PROJECT SUMMARY / ABSTRACT The epigenetic status of genomes including nucleosome occupancy, chromatin accessibility and DNA methylation, is highly relevant to the regulation of DNA-template biological processes from transcription to DNA replication and repair. Most existing techniques for characterizing epigenome utilize Next Generation Sequencing (NGS) following the biochemical reactions that capture the signals (e.g., bisulfite conversion, cross-linking and chromatin immunoprecipitation/ChIP). The development of these techniques has dramatically accelerated the research of different epigenetics events and has led to many important biological findings.
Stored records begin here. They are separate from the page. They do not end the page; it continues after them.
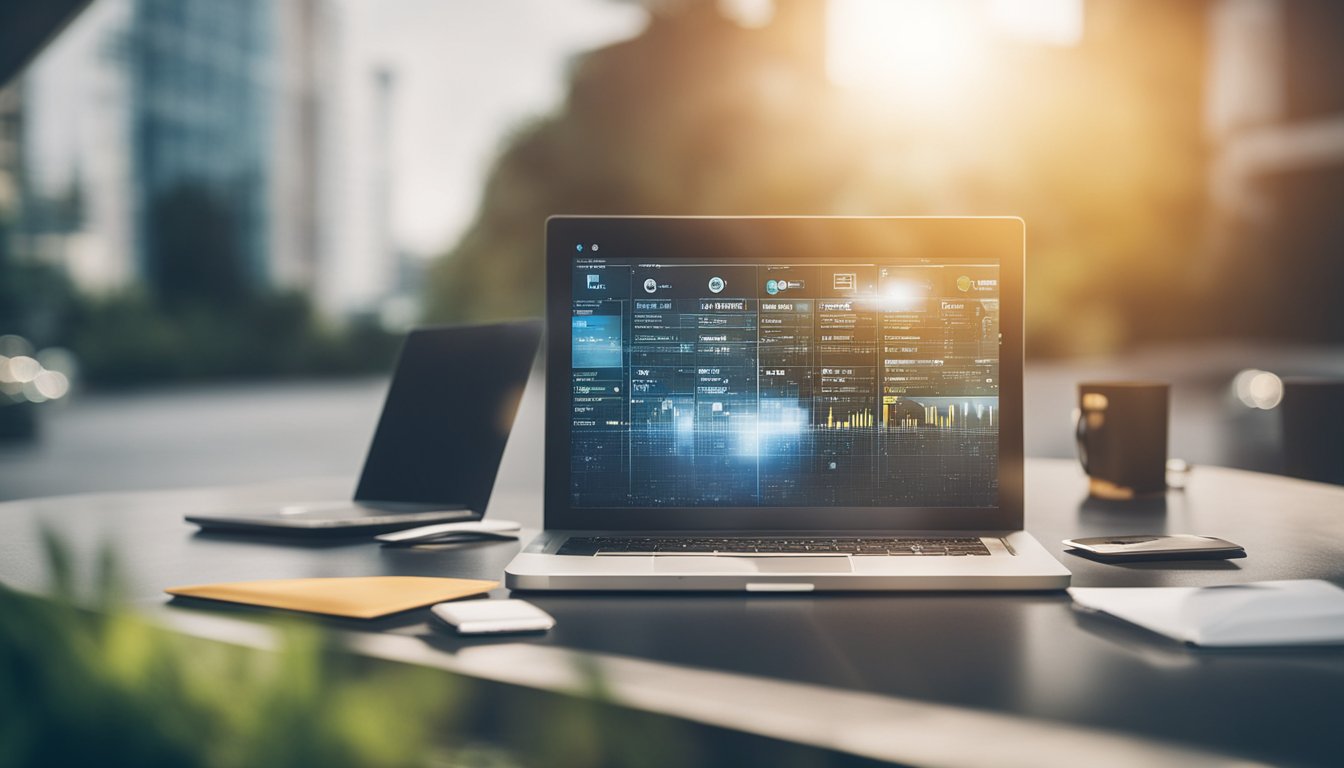 Partners Portfolio and Strategic Alliance Information Technology
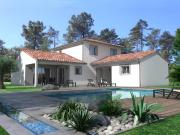 Maison à construire à Cahuzac 81540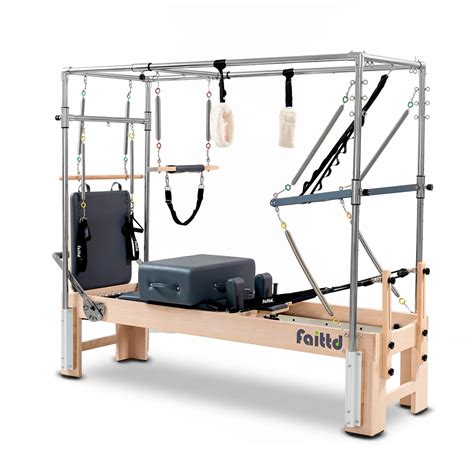 Top 7 Best Pilates Reformer: Top Choices For 2023 – GratiTea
As the new technique nanopore sequencing has been optimized to convey robust sequencing data of single DNA molecules with long read length, it brings in new discernible information that is useful for addressing certain challenging but important epigenetics problems. We develop an experimental protocol MeSMLR-seq and a series of bioinformatics methods to define the multiple types of epigenetic events, including nucleosome occupancy, chromatin accessibility and DNA methylation, at the rarely explored genome regions and biological context by leveraging the unique information of nanopore sequencing. Utilizing these experimental and bioinformatics methods, we aim to interrogate the following problems during the epigenetic reprogramming of early embryonic development and primordial germ cell development: in Aim 1, we will study the epigenetic regulation of transposable element expression and transposition. Aim 2 will construct the allele-specific epigenome and identify the genome loci with significant epigenome difference between alleles. Aim 3 will identify significant difference of the epigenomes between DNA strands and investigate their regulatory roles and dynamics during epigenetic reprogramming. These studies are anticipated to provide the first experimental and bioinformatics platform for improve our understanding of epigenome with complex biomedical context in a comprehensive manner.

项目摘要 /摘要 基因组的表观遗传状态，包括核小体占用率，染色质访问性和DNA甲基化， 与从转录到DNA复制和 维修。表征表观基因组的大多数现有技术都使用下一代测序（NGS） 遵循捕获信号的生化反应（例如，甲硫酸氢盐转换，交联和 染色质免疫沉淀/芯片）。这些技术的开发极大地加速了 对不同表观遗传学事件的研究，导致许多重要的生物学发现。作为新的 技术纳米孔测序已被优化，以传达单个DNA的可靠测序数据 长度长的分子，它带来了新的可辨认信息，可用于解决某些信息 具有挑战性但重要的表观遗传学问题。我们开发了实验协议MESMLR-SEQ和A 定义多种表观遗传事件的一系列生物信息学方法，包括核小体 在很少探索的基因组区域和生物学 通过利用纳米孔测序的独特信息来上下文。利用这些实验和 生物信息学方法，我们旨在在表观遗传重编程过程中询问以下问题 早期胚胎发育和原始生殖细胞发育：在AIM 1中，我们将研究表观遗传学 调节转座元件表达和换位。 AIM 2将构建特定于等位基因的 表观基因组并确定等位基因之间具有显着表观基因组差异的基因组基因群。目标3意志 确定DNA链之间的表观基因组的显着差异并研究其调节作用 和表观遗传重编程过程中的动态。预计这些研究将提供第一个实验 和生物信息学平台，以在一个复杂的生物医学环境中提高我们对表观基因组的理解 全面的方式。